Well done and thank you to everyone putting out Perl releases and working on this still great language. Way back in the 90's I had the misfortune to use C to process large amounts of textual information (addresses), cleaning it up before shovelling into a database. I wish I had had the good fortune to have found Perl back then.
In the late 90s I learnt Perl precisely because I didn't want to do a job in C (simple CGI stuff) and it was the only other alternative on the particular server I was working on.
Perl is still my go to for processing large amounts of text or to create some script that will still work well into the next ice age. The backwards compatibility is one of the best features IMHO.
Ditto! For the same reason Perl is my go to language for everything I do that I do not have to share. When I have to work with others it will have to be Python (in the best cases) or R (in the less good cases).
It seemed like a really interesting project, but they really screwed up with the marketing, firstly by calling it Perl 6 and secondly by never giving a date when it would be ready. I am using Python these days.
I often think that the reason why PHP is still so popular compared to Perl is because php never stopped evolving.
If php had paused development or even slowed it down like this it would also have been far less popular as probably even frameworks like Symfony and Laravel won't be possible with the older versions of php.
So thank you to the maintainers but I wish Perl evolved more quickly like PHP.
I actually prefer Perl's stability. And, anyway, it's a dynamic language: you can create stuff without requiring changes to the compiler.
For a long time I worked with Java and it became very tiresome to have to learn a new framework for every new job. Java was my main tool between versions 1.02 and 1.6.
PHP had a huge range of intrinsics specifically targeted at processing web input with web like patterns and configuration. PERL is about one thing: munging text data with minimal syntax. Granted you can do all sort of things with it, but its main strength has been as a practical extraction and reporting language.

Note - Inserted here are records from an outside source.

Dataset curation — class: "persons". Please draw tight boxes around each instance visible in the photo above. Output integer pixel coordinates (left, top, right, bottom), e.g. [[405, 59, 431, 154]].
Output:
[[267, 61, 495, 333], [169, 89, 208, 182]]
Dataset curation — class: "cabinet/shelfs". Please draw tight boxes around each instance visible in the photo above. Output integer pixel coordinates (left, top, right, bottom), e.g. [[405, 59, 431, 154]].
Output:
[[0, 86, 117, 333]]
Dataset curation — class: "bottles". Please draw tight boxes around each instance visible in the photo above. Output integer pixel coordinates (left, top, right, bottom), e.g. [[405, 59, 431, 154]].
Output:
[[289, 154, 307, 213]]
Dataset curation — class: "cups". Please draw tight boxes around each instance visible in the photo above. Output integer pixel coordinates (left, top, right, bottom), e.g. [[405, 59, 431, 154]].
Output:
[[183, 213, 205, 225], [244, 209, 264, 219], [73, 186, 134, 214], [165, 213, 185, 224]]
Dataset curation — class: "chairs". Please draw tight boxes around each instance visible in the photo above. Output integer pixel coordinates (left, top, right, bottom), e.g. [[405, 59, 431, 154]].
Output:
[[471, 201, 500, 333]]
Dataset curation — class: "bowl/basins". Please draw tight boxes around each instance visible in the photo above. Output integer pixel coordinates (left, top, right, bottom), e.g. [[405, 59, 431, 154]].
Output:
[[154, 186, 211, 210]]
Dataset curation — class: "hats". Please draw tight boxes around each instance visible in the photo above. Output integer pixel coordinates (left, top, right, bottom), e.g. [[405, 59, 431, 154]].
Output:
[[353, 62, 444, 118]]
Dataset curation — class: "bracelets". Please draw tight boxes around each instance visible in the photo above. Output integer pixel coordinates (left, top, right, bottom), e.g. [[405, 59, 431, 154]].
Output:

Sort of. It caused a kerfuffle, and so it was decided to continue with 5.x until there's a big enough change to make the jump (and who knows if any such change will ever come). Quote:
"At some point in the future, the PSC may decide that the set of features, taken together, represent a big enough step forward to justify a new baseline for Perl. If that happens, then the version will be bumped to 7.0."
I used to keep track of what version of Linux we'd be on if we'd stopped arbitrarily revving major versions. Just making this up now, but like 2.102 or some such.